Yes, I will admit that I am bringing up Sherlock on Speculative Fiction Saturday because I like talking about it. This is a show that I really thought was going to be just awful, due to its premise alone. The show is about Sherlock Holmes and John Watson, but they are in our modern day era.
Just to let you know, this Sherlock Holmes is from BBC. There is a similar show on CBS called Elementary with a modern day Sherlock Holmes, but this one takes place in New York city. I can’t help but wonder if CBS is just stealing ideas. How else can you explain the similarities between Psych and The Mentalist?
I haven’t watched Elementary, but Sherlock just shines. Everything about this show deserves its 9.3 rating on imdb.com. The actors are doing their 100 percent, with Benedict Cumberbatch doing a modern-day take on Holmes that is much better than what Robert Downey Jr. did in two Sherlock Holmes movies. Martin Freeman is also good as Watson, and he is not at all the bumbling Watson seen in most interpretations. The fact that Watson is an army doctor and war veteran makes him almost as interesting as Holmes.
Generally, when you think Sherlock Holmes, your mind goes back to a Victorian London full of carriages and soot in the air. I didn’t think a modern-day setting would work because the original Sir Arthur Conan Doyle stories were written in this old-time London, and its part of mythos. I have said before on this blog that I cannot stand when stories don’t stay in their original medium, and eventually get done over and over again when new material is needed.
However, I’ve read several of the Sherlock Holmes stories, and they are by-the-book detective stories. Of course, Holmes essentially wrote this book, as the deductive detective easily became the inspiration for every detective in books, film, and television ever since. Giving them a modern day setting isn’t the worst idea that I have heard. There was a cartoon called Sherlock Holmes in the 22nd Century, where Holmes is in a Blade Runner setting.

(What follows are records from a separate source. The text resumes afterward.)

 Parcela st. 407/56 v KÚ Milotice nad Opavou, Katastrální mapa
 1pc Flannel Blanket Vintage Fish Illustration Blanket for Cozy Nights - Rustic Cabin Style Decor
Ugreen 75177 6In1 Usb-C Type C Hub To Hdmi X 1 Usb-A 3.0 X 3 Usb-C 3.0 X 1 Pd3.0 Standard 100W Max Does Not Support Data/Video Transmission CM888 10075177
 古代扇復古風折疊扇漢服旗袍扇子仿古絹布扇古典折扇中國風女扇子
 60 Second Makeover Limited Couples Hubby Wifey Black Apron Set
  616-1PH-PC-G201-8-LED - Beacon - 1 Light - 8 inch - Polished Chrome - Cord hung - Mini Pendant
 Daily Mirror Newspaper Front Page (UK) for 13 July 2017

In Sherlock, the character is played to the point where he is completely intelligent to the point of being abhorrent. It has been done before, and most TV detectives like Monk talk about it being “a gift and a curse”. In the case of this Sherlock, the viewer really gets into his mind. The show has a lot of inserted text in so we can understand Holmes’ fantastic thought processes.
One thing I like about Sherlock is how Holmes fits in well in an information age. The characters make use of smartphones and the Internet all the time to help solve their cases, which I’m sure the Victorian era Sherlock would be all over if the web began in a different nineties. The way we see text messages as floating letters really works, and I am surprised we don’t see it on more shows. I’m guessing that we probably will.

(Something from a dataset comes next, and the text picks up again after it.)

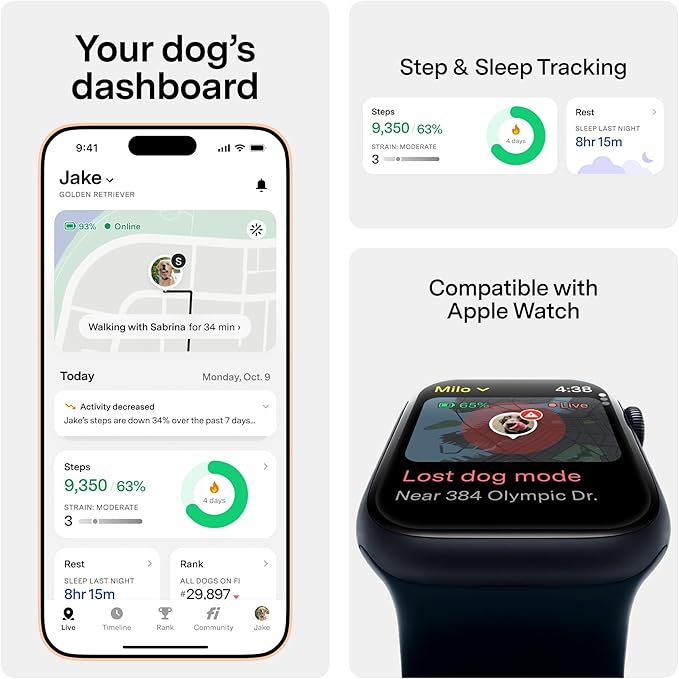 New Fi Series 3+ Smart Dog Tracker Collar [12 Month Membership Included] GPS Tracker for Dogs with Health & Behavior Monitoring, Escape Alerts, Waterproof, LED, Apple Watch Compatible (Pink, X-Small)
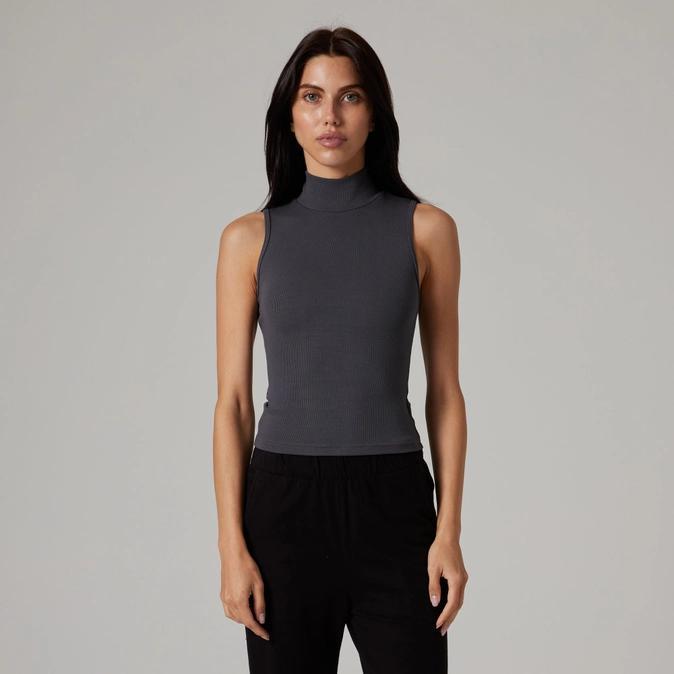 Talentless Womens Mock Neck Rib Tank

The situations involved on the show are both unbelievable and believable all at the same time. Considering that I can barely remember cases on most detective shows I watch, I find that I actually care about these plotlines. The story isn’t just there to give the characters something to do, it is the reason why they are there. Of course, these episodes are based on stories that have withstood the test of time.
Now, this show has three seasons, and each show has three episodes. Each episode is an hour and a half long, which makes each episode like a movie. The only thing I hate about it is season 4 isn’t slated to air until 2016. Just watch the first three seasons on Netflix now if you haven’t already.